--- START OF Text passage ---

UW economics department responds to sexual misconduct concerns with actionable plan

Economics graduate students drive tangible, institutional change

The University of Wisconsin Department of Economics released a memo to UW economics graduate students May 18 containing an substantial plan to address concerns from many about sexual misconduct within the department.

In October 2022, more than 167 PhD students in economics, agriculture and applied economics and certain business school programs signed a letter that was shared via Twitter by economics graduate students Emily Case and Danny Edgel. 

The letter, which was endorsed by the Wisconsin Economics Graduate Organization and Wisconsinites for Inclusion and Diversity in Economics, addressed sexual harassment, retaliation and the general culture within the department. It demanded reform in professional organizations like the American Economic Association, affirmation that sexual misconduct is not tolerated in the UW economics department, access to resources and support and improvement in UW’s “Pass the Harasser” clause.


‘The letter was not the end’: UW economics graduate students address sexual misconduct in letter to department

In the memo released May 18, Chair of the Department of Economics Christopher Taber described four actions decided upon by a committee in response to the graduate students’ demands. Taber had promised to create the committee in his initial response to the letter, which acknowledged the concerns of the students and stated a shared commitment to maintaining high standards within the department.

--- END OF Text passage ---
--- START OF Material shown ---

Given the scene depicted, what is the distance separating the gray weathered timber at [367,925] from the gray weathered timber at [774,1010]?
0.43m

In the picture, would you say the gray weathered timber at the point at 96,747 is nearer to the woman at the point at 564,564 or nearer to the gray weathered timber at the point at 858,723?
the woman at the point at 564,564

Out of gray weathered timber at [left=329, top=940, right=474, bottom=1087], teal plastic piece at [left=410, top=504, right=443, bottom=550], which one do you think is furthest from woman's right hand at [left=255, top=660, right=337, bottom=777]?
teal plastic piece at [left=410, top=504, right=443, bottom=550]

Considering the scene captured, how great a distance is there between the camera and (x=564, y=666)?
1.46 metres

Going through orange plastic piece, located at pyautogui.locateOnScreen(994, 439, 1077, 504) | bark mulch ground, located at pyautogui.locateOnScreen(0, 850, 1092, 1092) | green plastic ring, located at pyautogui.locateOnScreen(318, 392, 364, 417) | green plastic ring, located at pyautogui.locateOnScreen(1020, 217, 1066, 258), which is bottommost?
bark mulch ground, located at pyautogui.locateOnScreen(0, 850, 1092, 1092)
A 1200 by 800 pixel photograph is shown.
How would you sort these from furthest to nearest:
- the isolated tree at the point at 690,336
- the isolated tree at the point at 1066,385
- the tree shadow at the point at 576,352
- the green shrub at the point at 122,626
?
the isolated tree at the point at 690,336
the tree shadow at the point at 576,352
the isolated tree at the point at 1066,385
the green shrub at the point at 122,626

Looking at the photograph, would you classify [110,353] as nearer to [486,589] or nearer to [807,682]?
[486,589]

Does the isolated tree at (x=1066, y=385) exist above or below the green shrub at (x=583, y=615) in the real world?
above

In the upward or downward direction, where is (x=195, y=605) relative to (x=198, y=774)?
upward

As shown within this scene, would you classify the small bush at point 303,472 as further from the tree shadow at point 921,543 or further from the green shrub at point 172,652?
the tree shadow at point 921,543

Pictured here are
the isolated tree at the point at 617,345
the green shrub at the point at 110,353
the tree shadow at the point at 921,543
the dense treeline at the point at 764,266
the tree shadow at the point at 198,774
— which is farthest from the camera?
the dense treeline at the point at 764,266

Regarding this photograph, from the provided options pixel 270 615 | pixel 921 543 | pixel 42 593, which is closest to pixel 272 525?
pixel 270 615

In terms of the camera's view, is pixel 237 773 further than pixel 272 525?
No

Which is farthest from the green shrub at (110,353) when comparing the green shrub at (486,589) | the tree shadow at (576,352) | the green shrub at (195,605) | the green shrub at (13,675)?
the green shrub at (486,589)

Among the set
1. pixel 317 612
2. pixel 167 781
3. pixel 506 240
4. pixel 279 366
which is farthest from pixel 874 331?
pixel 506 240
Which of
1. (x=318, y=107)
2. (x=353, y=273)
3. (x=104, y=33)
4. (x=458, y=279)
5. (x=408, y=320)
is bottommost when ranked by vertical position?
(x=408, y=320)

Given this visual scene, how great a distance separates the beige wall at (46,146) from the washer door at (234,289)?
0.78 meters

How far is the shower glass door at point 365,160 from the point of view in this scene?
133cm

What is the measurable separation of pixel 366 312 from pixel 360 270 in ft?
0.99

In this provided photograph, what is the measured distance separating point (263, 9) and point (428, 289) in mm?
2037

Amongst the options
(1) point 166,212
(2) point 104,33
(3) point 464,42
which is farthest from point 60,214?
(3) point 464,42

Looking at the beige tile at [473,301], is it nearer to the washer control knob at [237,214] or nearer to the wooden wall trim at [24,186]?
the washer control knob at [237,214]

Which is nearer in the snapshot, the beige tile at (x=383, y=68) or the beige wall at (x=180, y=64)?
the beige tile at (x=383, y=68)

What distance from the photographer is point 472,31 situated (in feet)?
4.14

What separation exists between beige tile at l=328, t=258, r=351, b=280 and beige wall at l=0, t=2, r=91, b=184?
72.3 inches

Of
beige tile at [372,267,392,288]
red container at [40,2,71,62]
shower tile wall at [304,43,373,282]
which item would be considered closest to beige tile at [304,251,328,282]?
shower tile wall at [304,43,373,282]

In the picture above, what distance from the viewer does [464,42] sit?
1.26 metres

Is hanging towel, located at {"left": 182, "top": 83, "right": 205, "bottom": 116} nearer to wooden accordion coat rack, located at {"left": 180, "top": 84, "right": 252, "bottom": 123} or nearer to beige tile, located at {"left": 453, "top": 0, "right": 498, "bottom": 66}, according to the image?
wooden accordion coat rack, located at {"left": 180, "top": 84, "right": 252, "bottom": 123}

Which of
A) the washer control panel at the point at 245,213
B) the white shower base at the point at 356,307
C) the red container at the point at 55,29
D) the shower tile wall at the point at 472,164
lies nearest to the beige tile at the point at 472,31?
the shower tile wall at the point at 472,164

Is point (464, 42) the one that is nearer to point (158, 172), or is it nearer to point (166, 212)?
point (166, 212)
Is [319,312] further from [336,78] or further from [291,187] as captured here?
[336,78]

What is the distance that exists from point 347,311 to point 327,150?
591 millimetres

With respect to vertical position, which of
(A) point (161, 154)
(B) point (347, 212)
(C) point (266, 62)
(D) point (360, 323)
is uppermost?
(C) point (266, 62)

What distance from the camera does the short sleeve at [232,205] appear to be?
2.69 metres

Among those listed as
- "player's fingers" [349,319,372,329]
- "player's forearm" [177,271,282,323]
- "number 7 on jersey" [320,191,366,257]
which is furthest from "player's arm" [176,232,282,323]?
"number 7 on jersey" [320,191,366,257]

--- END OF Material shown ---

* [To do]
1. According to the article, who chairs the University of Wisconsin Department of Economics?
2. State how many lines of the listing contain the string "shadow", treating case as significant. Give only the number.
The article and the listing are unrelated pieces of material.

* [Answers to the problems]
1. Christopher Taber

2. 7